PAGE TEXT
====================

Yorkville America Equities withdrew registration statements for three Truth Social-branded cryptocurrency exchange-traded funds from the Securities and Exchange Commission on May 19, citing what it described as a strategic shift from the Securities Act of 1933 framework to the Investment Company Act of 1940.
No shares were sold under any of the registrations, and Yorkville requested that paid filing fees be credited toward future submissions under Rule 457(p). The firm did not provide a timeline for relaunching crypto-focused products under the new framework.
Withdrawn Filings Covered Bitcoin, Bitcoin and Ethereum, and Crypto Blue Chip Products
The three pulled registrations covered the Truth Social Bitcoin ETF, the Truth Social Bitcoin and Ethereum ETF, and the Truth Social Crypto Blue Chip ETF, all of which were originally filed between June and July 2025. All three withdrawals were submitted under Rule 477(a). The SEC had not declared any of the registration statements effective prior to their withdrawal. The filing stated:
“The Company has determined to withdraw the Registration Statement and not to pursue the public offering at this time. The Registration Statement has not been declared effective by the Commission, and the Company confirms that no securities have been sold pursuant to the Registration Statement.”
Yorkville Framed the Withdrawal as a Forward Strategic Move, Not a Retreat
Yorkville characterized the pullback as a regulatory strategy adjustment rather than an exit from the crypto ETF market. In its withdrawal filing, Yorkville said the 1940 Act framework offers stronger investor protections, greater operational flexibility, and broader access to institutional distribution channels than the 1933 Act structure used for the original filings.
“Yorkville America is not stepping back, we are stepping forward with a stronger product platform,” Steve Neamtz, President of Yorkville America, said.
Bloomberg Intelligence Analyst Questioned the Stated Rationale, Pointed to Competition
Bloomberg Intelligence Senior Research Analyst James Seyffart questioned Yorkville’s explanation in a post on X, saying the regulatory rationale did not hold up for him.
“But it doesn’t make a ton of sense to me. Of course a 33 act ETP is different from a 40 act ETF and it has less protections. Anyone in this space knows that. Nothing has changed,” he said.
Seyffart pointed instead to competitive dynamics as a more likely driver, specifically flagging Morgan Stanley’s spot bitcoin ETF, MSBT, which entered the market at a 14-basis-point fee. Seyffart acknowledged that a pivot toward more differentiated products under the 1940 Act wrapper could make strategic sense, even if the regulatory rationale was unconvincing.
“I mean do we really need a 14th spot bitcoin ETF? But something that can be more differentiated makes sense,” he said. Yorkville did not disclose a timeline for relaunching any of the three products under the new framework.

====================

PROVIDED MATERIAL
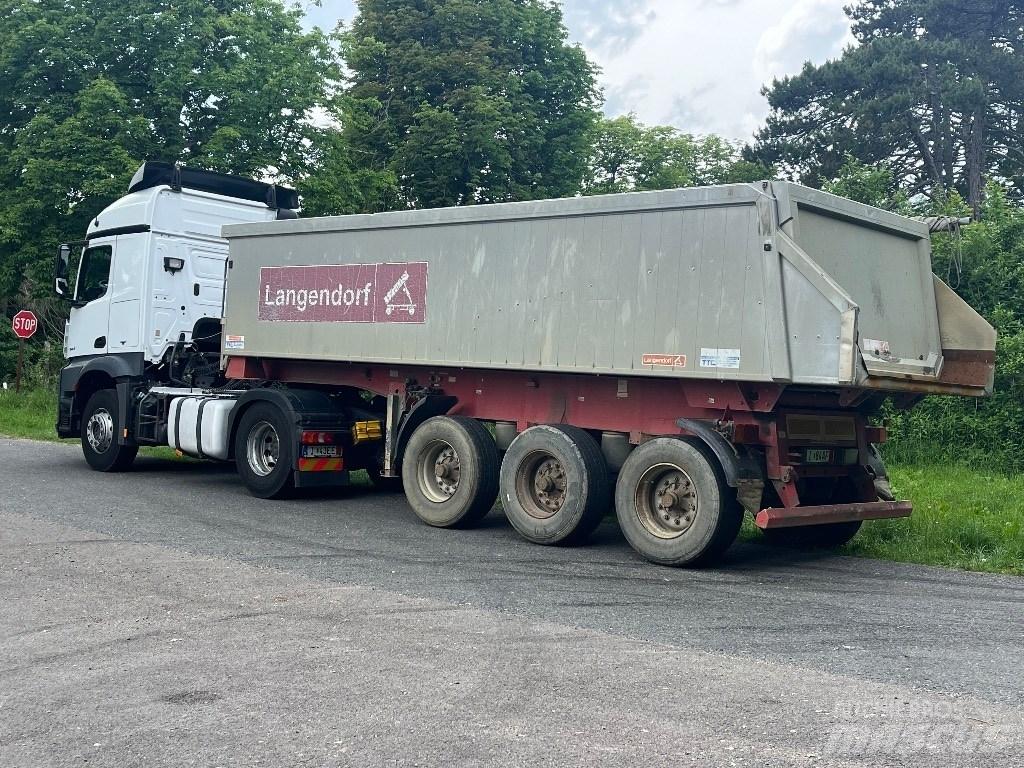 Langendorf SKA 24/29 Tipper semi-trailers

====================

REQUIREMENT 1
List the names of the three exchange-traded funds whose registration statements were withdrawn, as given in the article on the Truth Social ETF withdrawals.
REQUIREMENT 2
According to the article on the Truth Social ETF withdrawals, at what fee did Morgan Stanley's spot bitcoin ETF enter the market?
REQUIREMENT 3
From the article on the Truth Social ETF withdrawals, transcribe word for word the part that opens with the words containing "Yorkville Framed the" and closes with "up for him.".

FINAL ANSWER 1
Truth Social Bitcoin ETF
Truth Social Bitcoin and Ethereum ETF
Truth Social Crypto Blue Chip ETF

FINAL ANSWER 2
It entered the market at a 14-basis-point fee.

FINAL ANSWER 3
Yorkville Framed the Withdrawal as a Forward Strategic Move, Not a Retreat
Yorkville characterized the pullback as a regulatory strategy adjustment rather than an exit from the crypto ETF market. In its withdrawal filing, Yorkville said the 1940 Act framework offers stronger investor protections, greater operational flexibility, and broader access to institutional distribution channels than the 1933 Act structure used for the original filings.
“Yorkville America is not stepping back, we are stepping forward with a stronger product platform,” Steve Neamtz, President of Yorkville America, said.
Bloomberg Intelligence Analyst Questioned the Stated Rationale, Pointed to Competition
Bloomberg Intelligence Senior Research Analyst James Seyffart questioned Yorkville’s explanation in a post on X, saying the regulatory rationale did not hold up for him.